### [Assigned task]
Decide whether each statement below agrees with the tocilizumab trial record: (a) final data collection for the primary outcome measure was completed in 2016, (b) the current primary outcome measure is assessed over 12 weeks, (c) patients given placebo receive no glucocorticoids. Answer yes or no for each, quoting the deciding words of the tocilizumab trial record.

### [Text for analysis]
Tracking Information
First Submitted Date  ICMJE October 3, 2011
First Posted Date  ICMJE October 12, 2011
Results First Submitted Date  ICMJE July 3, 2017
Results First Posted Date  ICMJE February 12, 2019
Last Update Posted Date February 12, 2019
Study Start Date  ICMJE September 2011
Actual Primary Completion Date December 2014   (Final data collection date for primary outcome measure)
Current Primary Outcome Measures  ICMJE
 (submitted: September 18, 2018)
Number of Patients That Have Achieved Complete Remission of Disease [ Time Frame: 12 weeks ]
Original Primary Outcome Measures  ICMJE
 (submitted: October 11, 2011)
Proportion of patients that have achieved complete remission of disease [ Time Frame: 12 weeks ]
Change History Complete list of historical versions of study NCT01450137 on ClinicalTrials.gov Archive Site
Current Secondary Outcome Measures  ICMJE
 (submitted: September 18, 2018)
  • Number of Relapse Free Patients [ Time Frame: 12 months ]
  • Cumulative Dose of GCs in mg/kg [ Time Frame: 12 months ]
    cumulative weight-adapted prednisolone dose
  • Restricted Mean Survival Time to First Relapse After Induction of Remission [ Time Frame: 12 months ]
Original Secondary Outcome Measures  ICMJE
 (submitted: October 11, 2011)
  • Proportion of relapse free patients [ Time Frame: 12 months ]
  • Cumulative dose of GCs in mg [ Time Frame: 12 months ]
  • Time to first relapse after induction of remission [ Time Frame: 12 months ]
Current Other Pre-specified Outcome Measures Not Provided
Original Other Pre-specified Outcome Measures Not Provided
 
Descriptive Information
Brief Title  ICMJE Tocilizumab for Patients With Giant Cell Arteritis
Official Title  ICMJE A Phase II, Randomized, Double-blind, Placebo Controlled Study of Tocilizumab in Patients With Giant Cell Arteritis
Brief Summary

Giant-cell arteritis (GCA) is an immune-mediated disease that mostly affects people older than 50 years of age. Glucocorticoid (GC) treatment dramatically alters the symptoms and course of GCA, reducing the likelihood of vascular complications that could lead e.g. to blindness. However, relapses usually occur when GC dosages are tapered, resulting in frequent re-treatment with high cumulative dosages of GC over time with substantial toxicity and morbidity (e.g. diabetes mellitus, infections, enhanced cardiovascular risk, osteoporotic fractures, cataracts).

Therefore, novel therapies are needed that effectively reduce the dose and duration of GC treatment and provide more durable remissions of GCA.

Tocilizumab (TCZ) is a humanized monoclonal antibody directed against the human interleukin-6 receptor (IL-6R). Elevated tissue and serum levels of IL-6 have been implicated in giant cell arteritis. Inhibition of IL-6 and/or its receptor therefore represents a new and novel approach for the treatment of RA.

The primary endpoint is the proportion of patients that have achieved complete remission of disease after treatment with TCZ compared to treatment with placebo at week 12. All patients will receive glucocorticoids in a standardized form.

### [Exercise data]

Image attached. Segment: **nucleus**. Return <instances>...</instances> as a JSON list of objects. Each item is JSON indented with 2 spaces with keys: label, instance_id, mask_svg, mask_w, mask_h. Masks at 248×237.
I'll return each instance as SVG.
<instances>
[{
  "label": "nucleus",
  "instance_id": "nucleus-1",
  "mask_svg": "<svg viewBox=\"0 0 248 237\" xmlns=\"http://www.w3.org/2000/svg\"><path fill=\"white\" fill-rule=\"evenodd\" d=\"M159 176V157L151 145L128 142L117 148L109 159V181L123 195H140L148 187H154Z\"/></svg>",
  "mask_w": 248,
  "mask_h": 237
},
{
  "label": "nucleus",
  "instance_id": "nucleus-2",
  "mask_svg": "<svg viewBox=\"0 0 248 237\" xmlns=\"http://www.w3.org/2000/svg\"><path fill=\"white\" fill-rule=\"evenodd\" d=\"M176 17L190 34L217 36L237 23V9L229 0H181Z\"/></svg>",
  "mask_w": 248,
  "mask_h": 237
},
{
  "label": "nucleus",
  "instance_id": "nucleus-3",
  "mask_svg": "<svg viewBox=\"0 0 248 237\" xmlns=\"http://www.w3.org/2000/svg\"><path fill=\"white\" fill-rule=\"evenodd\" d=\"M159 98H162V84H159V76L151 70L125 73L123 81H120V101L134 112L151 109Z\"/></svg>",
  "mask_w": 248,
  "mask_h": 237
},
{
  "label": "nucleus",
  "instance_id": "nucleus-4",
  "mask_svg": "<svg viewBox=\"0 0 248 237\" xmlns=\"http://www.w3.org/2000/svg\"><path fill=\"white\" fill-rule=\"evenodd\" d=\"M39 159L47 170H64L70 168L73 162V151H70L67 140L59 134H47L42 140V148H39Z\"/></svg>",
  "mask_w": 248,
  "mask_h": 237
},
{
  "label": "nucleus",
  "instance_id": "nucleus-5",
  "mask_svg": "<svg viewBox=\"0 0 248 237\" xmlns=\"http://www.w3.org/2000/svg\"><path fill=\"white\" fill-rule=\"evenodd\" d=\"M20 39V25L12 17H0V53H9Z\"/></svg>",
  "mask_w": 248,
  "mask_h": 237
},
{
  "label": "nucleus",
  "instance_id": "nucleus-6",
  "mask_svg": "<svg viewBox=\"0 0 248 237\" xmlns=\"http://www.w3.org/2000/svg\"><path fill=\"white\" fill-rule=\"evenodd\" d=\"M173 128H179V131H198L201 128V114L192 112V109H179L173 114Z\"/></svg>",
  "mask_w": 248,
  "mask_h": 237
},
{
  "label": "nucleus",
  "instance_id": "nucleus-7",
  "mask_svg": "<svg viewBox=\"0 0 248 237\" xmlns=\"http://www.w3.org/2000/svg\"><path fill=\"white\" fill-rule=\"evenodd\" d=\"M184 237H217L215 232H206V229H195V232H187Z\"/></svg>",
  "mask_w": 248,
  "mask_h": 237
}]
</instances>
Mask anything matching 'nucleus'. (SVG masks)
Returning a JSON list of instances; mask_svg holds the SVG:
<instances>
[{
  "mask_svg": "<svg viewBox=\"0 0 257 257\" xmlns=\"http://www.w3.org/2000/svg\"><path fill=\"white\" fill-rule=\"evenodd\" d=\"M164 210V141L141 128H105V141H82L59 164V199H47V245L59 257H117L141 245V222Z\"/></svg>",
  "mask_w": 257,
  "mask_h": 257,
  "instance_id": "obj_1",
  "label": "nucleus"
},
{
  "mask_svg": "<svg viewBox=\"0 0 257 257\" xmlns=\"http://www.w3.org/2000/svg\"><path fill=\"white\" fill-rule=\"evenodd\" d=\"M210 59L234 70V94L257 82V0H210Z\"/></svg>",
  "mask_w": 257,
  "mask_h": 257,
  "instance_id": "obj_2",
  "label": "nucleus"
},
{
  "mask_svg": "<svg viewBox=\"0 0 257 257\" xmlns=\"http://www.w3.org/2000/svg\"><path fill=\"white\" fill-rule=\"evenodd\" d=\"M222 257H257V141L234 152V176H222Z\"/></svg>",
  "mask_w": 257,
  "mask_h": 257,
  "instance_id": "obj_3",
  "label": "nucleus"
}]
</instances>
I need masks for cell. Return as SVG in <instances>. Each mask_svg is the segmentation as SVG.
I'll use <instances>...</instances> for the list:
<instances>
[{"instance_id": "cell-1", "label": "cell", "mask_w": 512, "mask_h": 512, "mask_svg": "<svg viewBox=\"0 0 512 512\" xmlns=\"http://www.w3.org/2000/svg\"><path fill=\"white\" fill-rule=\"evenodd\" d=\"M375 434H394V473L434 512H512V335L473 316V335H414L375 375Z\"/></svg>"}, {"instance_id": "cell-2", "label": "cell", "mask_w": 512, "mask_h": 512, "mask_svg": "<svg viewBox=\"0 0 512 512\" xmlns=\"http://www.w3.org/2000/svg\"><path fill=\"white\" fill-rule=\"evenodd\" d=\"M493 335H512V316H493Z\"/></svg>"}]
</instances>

### [Result of the task]
(a) No: "Actual Primary Completion Date December 2014"
(b) Yes: "Number of Patients That Have Achieved Complete Remission of Disease [ Time Frame: 12 weeks ]"
(c) No: "All patients will receive glucocorticoids in a standardized form."